I have been trying to walk in Vrindavan in the way that I walk in Bangalore in my parents’ gated community jogging track. But here, I walk in fear, mostly generated by the arborial presence of monkeys. The arborial creatures have a remarkable advantage of surveying levels of spatial existence and choosing to descend on someone’s shoulder if it appears desirable. It’s probably the way very tall folks see the world - in levels. Monkeys are like birds in a sense, but with very strong will. My other fear is that I will lose balance in the narrow geography of negotiation between bikes, e-rickshaws, cars, cows, bulls, people on the one hand, and the open drains on the other. Needless to explain that this is a dynamic space, a conveyor belt of movement which in itself is in motion.

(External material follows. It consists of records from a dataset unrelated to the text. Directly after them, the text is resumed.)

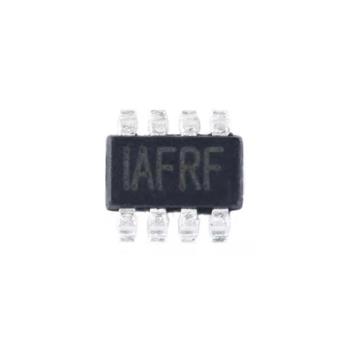 MP2225GJ-Z Product Pictures
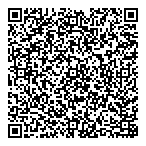 The Strongman Group QR vCard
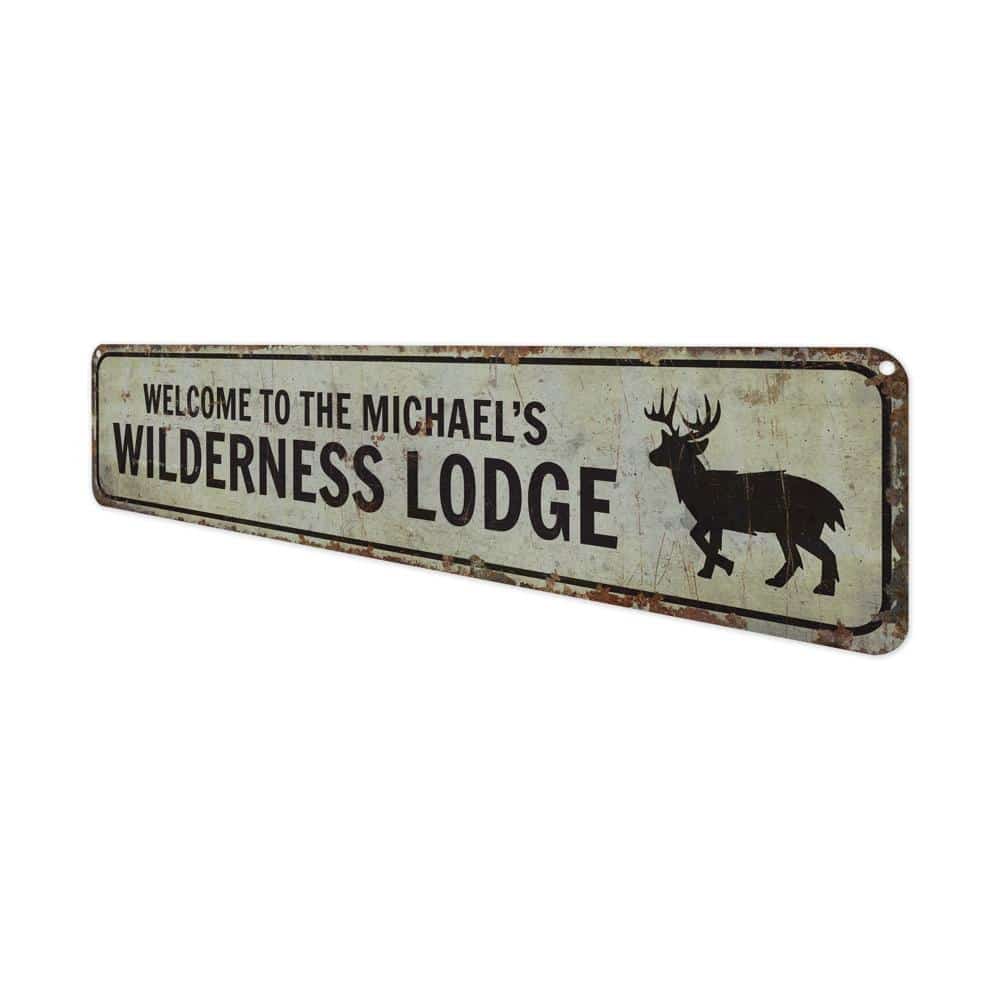Wilderness-Lodge-Premium-Quality-Rustic-Metal-Sign-4.jpg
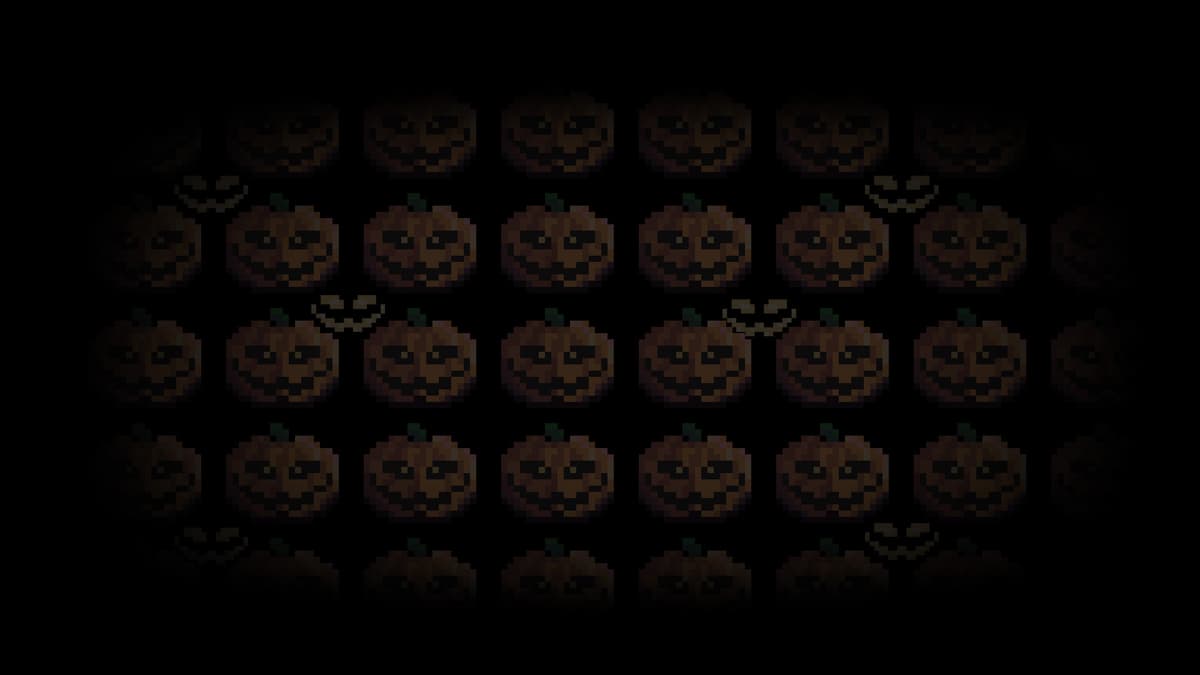 Pumpkins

I begin to assess the assumptions about space that underlie my history of walking. Cleanliness, smoothness, comfortable pace, relatively good weather, absence of arborial creatures who may disrupt my walking, relative absence of noise. I learnt the art of walking from Benjamin’s Arcades. But the boulevards of late nineteenth century Paris are quite a radically different order of place from the Parikrama Marg in Vrindavan. Order - is a key word in this reflection. The spatial and organizational order that we take for granted is disrupted, and this leads to fear - anxiety at the very least.
But I walk, and watch, and listen, while being anxious about the radical interruptions in spatial embedding - from every sensory alleyway. In the mornings, I listen to Proust’s Swann’s Way as an audiobook. The power of an acute, childlike attention to hawthorn, and handmaids, and dripping of water, and afternoon quietness, and gossip, and rustling of silks - spreads inside me. Proust offers a listening experience that is quite like music. The prose spreads out like a sonic Persian carpet. Can one write like this about really anything, - just this and that - lunch and dinner? Can one write like that about the spatiotemporal riot that is Vrindavan? I am inspired and intimidated and curious about Proust’s craft really being about nothing. Just attention.
[A still from Un homme qui dort. Bernard Queysanne, Georges Perec, 1974.]
Perhaps, ethnography too is just that. Heightened attention.